Edward Maurice Besly (1888–1945) was an English composer, conductor, schoolteacher, organist, and arranger best known for his popular ballads, The Second Minuet and Time, You Old Gipsy Man. More ambitious vocal pieces were the Four Poems Op 24, Charivaria (5 songs), and his setting of Christina Rossetti's The shepherds had an angel for soprano solo and chorus.

Besly was born in Normanby, Yorkshire, and was educated at Tonbridge School and Caius College, Cambridge. After a short stage career he studied music at the Leipzig Conservatorium under Teichmüller, Schreck, and Krehl. From 1912 to 1914 he was a music-master at Tonbridge School, returning there after World War I as Assistant Music Master. In 1919 he became director of music and organist of Queen’s College, Oxford (1919–1926), and subsequently took over the Oxford Orchestral Society from Sir Hugh Allen. He gave his first concert in London with the London Symphony Orchestra in 1923, and conducted the Royal Albert Hall Orchestra, and the Scottish Orchestra for a portion of the season in 1924. He was sometime Director of the Performing Rights Society. In his latter years he worked in legal practice as a solicitor and notary public.
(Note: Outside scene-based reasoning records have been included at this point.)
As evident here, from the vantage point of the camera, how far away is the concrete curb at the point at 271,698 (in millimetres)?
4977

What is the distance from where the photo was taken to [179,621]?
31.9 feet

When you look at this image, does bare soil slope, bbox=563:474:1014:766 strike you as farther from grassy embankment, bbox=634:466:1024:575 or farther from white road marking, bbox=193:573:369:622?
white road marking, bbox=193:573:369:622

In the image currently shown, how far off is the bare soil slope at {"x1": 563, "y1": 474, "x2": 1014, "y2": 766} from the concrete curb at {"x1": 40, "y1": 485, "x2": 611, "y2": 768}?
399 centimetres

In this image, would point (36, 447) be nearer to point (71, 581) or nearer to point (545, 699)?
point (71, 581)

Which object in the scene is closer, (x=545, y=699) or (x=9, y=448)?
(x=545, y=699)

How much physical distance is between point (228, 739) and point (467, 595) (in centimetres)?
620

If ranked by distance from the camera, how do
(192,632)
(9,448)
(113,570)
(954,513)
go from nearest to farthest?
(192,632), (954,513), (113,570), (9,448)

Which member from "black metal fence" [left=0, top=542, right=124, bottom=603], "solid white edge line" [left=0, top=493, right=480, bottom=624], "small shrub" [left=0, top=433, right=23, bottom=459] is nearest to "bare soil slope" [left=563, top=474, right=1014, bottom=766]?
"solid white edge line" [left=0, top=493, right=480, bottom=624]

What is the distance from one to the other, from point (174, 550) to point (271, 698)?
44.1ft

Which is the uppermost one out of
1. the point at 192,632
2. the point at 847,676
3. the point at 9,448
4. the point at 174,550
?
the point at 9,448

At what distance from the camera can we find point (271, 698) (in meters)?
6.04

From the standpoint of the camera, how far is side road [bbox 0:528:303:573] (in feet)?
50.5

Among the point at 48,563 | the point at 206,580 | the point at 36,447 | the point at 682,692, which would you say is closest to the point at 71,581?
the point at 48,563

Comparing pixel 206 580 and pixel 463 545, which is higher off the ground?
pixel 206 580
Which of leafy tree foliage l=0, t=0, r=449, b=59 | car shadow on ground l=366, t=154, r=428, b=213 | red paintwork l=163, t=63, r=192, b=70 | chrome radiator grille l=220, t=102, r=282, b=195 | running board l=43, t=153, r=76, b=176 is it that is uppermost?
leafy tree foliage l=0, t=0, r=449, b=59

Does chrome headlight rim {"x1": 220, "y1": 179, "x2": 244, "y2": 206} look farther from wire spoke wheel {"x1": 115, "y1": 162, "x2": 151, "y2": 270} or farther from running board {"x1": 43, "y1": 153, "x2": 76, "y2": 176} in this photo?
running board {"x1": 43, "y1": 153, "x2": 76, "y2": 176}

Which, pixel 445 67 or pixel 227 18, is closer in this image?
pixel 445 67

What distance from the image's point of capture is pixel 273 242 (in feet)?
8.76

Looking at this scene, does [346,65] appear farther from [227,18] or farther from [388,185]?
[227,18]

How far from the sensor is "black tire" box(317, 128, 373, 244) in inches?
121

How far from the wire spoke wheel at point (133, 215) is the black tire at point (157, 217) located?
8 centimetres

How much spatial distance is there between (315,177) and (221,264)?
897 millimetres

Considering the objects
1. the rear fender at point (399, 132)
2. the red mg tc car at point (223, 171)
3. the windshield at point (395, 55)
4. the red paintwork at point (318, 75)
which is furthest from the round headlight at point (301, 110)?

Besly's compositions include orchestral works, songs and ballads, short choral works, piano pieces, and works for violin. He also composed the musical plays For Ever After, Luana and Khan Zala and edited the Queen’s College Hymn Book. His transcriptions for orchestra include works by Bach, and for piano / organ works by Stravinsky (Firebird suite), Falla (El amor brujo) and Bizet (Carmen). His motet O Lord, support us, a setting of a prayer by St John Henry Newman, is still frequently sung in Anglican Cathedrals.

From time to time his name is misspelt as "Besley" rather than "Besly".